Shortland and her producers selected the second novella, set in 1945, for adaptation 'because it's far more difficult terrain, trying to deal with what it means to be the child of a perpetrator, what it means to be indoctrinated, what it means when your whole country has lied'.
'I went to Berlin and did workshops with people who had been in the Hitler Youth and German Girls League, the fascist children's organisations. It wasn't like the war ended, Hitler committed suicide and everybody stopped loving him. One man told me he was really traumatised because he loved Hitler more than his own family.'
Shortland was intrigued by the broader issues raised by Lore's predicament. 'I was fascinated by the idea that how a regime falls tells us so much about how that regime was structured. This one was structured with fear and hatred, and that's what happened when it fell too.'
But she was also interested in the intimacy of the story. 'The book is made up of details: the veins of their skin, their eyelashes, the reflection in a spoon.' Shortland's film similarly appeals to intimate details and, notably, to tactility: fingers brush water, catch a drip of dye, touch tacky glue, fondle ceramic shards.

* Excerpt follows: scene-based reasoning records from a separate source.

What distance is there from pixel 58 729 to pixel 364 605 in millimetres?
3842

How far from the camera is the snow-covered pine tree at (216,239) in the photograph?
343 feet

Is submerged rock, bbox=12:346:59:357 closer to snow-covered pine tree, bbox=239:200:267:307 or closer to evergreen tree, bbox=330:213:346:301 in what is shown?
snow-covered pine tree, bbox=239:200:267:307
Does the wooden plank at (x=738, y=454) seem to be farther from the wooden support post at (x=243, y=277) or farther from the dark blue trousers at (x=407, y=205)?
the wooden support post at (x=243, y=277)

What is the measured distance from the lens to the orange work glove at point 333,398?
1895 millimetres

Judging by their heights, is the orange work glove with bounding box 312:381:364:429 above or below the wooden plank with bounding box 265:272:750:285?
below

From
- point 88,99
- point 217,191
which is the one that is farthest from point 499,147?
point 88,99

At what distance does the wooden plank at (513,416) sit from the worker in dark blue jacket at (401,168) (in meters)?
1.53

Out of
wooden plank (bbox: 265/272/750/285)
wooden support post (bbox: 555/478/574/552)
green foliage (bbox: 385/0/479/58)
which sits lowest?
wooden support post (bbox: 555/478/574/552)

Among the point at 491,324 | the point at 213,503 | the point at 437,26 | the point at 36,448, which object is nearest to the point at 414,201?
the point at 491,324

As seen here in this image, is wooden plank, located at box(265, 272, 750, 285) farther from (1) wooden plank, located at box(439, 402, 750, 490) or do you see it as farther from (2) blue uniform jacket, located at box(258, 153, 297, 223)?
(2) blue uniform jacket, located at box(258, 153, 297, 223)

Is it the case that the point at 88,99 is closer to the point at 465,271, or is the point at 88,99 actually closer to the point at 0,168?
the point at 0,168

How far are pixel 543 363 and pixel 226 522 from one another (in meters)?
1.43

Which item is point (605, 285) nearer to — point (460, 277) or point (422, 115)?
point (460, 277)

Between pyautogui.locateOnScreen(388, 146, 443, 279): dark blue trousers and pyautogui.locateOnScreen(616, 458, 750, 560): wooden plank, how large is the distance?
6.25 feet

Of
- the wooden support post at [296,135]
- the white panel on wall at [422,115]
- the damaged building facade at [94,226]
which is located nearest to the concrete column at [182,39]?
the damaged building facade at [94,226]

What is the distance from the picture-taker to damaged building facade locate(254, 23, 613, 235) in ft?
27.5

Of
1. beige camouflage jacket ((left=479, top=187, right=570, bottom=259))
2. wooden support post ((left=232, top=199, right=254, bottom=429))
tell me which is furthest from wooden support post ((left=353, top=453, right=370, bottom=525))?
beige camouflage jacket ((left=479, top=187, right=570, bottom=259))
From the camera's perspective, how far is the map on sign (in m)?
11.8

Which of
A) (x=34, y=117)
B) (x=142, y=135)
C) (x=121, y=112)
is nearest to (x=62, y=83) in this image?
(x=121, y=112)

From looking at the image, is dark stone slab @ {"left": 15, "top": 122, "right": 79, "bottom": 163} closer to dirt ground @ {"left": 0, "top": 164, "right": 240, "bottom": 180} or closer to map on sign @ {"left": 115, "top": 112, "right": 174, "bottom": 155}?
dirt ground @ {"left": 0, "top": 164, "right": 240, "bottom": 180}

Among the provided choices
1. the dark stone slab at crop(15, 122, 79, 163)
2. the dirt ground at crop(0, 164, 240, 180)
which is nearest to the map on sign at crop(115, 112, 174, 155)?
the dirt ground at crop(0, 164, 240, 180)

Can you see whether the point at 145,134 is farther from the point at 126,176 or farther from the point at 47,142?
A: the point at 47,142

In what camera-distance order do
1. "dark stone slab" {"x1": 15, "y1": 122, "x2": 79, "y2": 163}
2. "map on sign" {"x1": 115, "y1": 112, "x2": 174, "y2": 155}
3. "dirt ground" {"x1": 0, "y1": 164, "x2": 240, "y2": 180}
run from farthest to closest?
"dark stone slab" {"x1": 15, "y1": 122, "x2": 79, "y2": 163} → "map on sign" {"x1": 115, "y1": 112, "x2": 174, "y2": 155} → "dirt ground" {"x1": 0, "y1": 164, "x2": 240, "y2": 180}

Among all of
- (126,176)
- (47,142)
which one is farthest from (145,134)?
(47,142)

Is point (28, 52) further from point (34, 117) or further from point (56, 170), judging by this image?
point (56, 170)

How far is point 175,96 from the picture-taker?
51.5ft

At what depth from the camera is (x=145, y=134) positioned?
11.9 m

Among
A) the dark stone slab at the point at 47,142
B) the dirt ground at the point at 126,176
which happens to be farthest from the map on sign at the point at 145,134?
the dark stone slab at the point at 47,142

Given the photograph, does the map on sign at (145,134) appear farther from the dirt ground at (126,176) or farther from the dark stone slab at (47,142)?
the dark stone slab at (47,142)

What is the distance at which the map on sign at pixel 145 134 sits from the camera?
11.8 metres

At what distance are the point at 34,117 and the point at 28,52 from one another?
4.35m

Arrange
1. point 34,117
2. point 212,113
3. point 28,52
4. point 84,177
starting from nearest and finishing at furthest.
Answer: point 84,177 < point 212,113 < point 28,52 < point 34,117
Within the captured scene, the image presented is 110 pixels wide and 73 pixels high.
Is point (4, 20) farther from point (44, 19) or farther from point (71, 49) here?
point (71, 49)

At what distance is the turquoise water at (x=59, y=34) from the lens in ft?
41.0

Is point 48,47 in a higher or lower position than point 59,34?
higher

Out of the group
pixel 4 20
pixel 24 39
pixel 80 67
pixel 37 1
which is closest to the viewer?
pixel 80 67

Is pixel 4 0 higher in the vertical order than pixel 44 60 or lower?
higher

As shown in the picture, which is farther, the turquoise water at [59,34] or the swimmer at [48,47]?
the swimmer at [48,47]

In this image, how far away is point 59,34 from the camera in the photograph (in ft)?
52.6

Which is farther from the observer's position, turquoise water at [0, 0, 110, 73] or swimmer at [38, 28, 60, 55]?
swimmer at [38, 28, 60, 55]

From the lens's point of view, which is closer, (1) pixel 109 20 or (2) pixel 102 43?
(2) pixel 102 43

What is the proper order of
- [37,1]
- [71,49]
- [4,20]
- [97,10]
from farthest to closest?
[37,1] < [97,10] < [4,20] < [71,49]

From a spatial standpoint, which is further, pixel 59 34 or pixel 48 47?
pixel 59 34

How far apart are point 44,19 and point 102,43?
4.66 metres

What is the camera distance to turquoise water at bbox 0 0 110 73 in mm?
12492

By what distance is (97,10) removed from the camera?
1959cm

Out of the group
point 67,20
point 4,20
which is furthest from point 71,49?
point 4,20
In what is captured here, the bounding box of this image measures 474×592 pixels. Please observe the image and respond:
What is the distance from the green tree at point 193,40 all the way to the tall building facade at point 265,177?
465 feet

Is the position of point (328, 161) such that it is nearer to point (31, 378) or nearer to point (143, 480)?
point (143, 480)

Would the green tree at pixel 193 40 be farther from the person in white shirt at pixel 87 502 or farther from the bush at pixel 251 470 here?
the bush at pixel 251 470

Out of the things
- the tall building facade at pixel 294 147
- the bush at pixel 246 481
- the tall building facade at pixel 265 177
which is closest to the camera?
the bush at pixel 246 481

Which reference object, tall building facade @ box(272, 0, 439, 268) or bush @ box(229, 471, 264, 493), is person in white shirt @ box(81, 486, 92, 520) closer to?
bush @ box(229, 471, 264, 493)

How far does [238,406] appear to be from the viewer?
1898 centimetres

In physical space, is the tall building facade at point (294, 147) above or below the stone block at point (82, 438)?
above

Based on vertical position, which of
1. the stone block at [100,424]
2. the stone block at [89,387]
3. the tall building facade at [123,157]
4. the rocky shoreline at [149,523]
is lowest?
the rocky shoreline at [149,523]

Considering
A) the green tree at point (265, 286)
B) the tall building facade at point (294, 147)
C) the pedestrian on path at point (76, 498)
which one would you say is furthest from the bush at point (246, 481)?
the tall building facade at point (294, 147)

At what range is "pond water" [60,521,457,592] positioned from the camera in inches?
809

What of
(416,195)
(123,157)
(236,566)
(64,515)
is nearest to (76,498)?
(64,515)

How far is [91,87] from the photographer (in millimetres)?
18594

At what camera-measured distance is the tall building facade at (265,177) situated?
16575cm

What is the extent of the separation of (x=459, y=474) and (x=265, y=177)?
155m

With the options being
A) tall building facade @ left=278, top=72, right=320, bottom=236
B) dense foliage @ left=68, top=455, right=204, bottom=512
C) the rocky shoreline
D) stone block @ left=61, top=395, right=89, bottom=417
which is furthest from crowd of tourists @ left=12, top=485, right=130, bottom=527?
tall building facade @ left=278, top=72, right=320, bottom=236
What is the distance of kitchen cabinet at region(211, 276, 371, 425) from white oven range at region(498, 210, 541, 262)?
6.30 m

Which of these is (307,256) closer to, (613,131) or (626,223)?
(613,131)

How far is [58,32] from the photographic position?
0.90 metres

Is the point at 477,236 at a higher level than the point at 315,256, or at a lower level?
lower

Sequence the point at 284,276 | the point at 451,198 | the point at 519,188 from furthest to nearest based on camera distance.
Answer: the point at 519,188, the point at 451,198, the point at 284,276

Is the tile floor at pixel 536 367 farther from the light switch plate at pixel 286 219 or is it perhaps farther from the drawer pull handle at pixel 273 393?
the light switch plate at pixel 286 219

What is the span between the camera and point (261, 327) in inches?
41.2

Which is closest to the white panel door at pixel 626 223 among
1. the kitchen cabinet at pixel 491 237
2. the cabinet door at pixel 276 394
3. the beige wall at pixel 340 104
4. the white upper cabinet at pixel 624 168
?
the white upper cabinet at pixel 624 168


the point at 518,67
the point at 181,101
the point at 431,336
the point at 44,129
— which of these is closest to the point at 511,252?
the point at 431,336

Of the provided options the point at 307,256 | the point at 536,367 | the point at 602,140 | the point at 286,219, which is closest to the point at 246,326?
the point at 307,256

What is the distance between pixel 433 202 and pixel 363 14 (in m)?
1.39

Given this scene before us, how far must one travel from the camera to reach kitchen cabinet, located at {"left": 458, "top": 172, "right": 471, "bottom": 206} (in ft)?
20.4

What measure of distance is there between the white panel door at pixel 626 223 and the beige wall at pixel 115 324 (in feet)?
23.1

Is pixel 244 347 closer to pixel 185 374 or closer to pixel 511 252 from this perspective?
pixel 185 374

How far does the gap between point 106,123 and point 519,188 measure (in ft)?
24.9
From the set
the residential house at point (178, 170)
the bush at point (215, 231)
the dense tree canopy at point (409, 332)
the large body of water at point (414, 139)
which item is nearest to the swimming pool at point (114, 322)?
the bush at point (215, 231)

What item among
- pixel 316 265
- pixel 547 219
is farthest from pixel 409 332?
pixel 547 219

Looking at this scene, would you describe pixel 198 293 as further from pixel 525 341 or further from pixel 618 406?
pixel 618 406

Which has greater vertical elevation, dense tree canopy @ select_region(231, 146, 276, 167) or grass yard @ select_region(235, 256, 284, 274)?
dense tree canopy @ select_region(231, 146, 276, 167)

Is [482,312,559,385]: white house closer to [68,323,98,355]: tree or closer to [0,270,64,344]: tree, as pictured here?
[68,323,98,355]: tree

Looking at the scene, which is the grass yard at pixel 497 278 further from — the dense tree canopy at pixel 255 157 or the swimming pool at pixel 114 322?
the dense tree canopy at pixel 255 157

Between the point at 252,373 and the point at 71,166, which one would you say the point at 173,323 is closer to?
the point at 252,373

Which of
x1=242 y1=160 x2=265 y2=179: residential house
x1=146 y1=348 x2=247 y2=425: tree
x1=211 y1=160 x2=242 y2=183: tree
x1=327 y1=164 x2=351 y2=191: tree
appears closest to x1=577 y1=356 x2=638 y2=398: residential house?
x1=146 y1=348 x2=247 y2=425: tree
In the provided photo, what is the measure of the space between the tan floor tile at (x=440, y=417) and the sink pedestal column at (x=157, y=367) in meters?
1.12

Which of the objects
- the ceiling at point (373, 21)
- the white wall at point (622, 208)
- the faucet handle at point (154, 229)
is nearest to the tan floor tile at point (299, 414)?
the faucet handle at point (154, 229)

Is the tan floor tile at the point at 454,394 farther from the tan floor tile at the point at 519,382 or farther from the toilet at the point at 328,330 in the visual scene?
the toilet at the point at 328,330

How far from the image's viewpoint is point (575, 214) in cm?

We sympathise with Lore, though the tendrils of indoctrination still grip her. On the road she encounters Thomas (Kai-Peter Malina), a Jewish boy who protects the five young siblings, while stirring sexual feelings in Lore herself. She is never quite able to trust him fully though, as she is unable to see past his Jewishness.
'Saskia looked at her character without judgment,' Shortland says of her young lead. 'Her mother was brought up in the totalitarian regime, so we could speak really frankly about all of the issues, but basically she was playing a young girl. That commitment not to judge, to play things really truthfully, was brave.'
The same may be said of Shortland, who has composed a lyrical and honest Holocaust film that manages to be full both of visual and moral horrors, as well as much grace and beauty. The fact that the film was shot on location in beautiful places where horrors occurred, means it is pregnant with these qualities.
'Steven Spielberg said that when he was making Schindler's List it was like shooting in a cemetery. Two houses we shot in were taken off Jewish families in the 1930s. One of our locations was a slave labour camp. You take five steps and you're on the scene of some atrocity. That imbued the film and how I thought about it.'
Tim Kroenert is Assistant Editor of Eureka Street.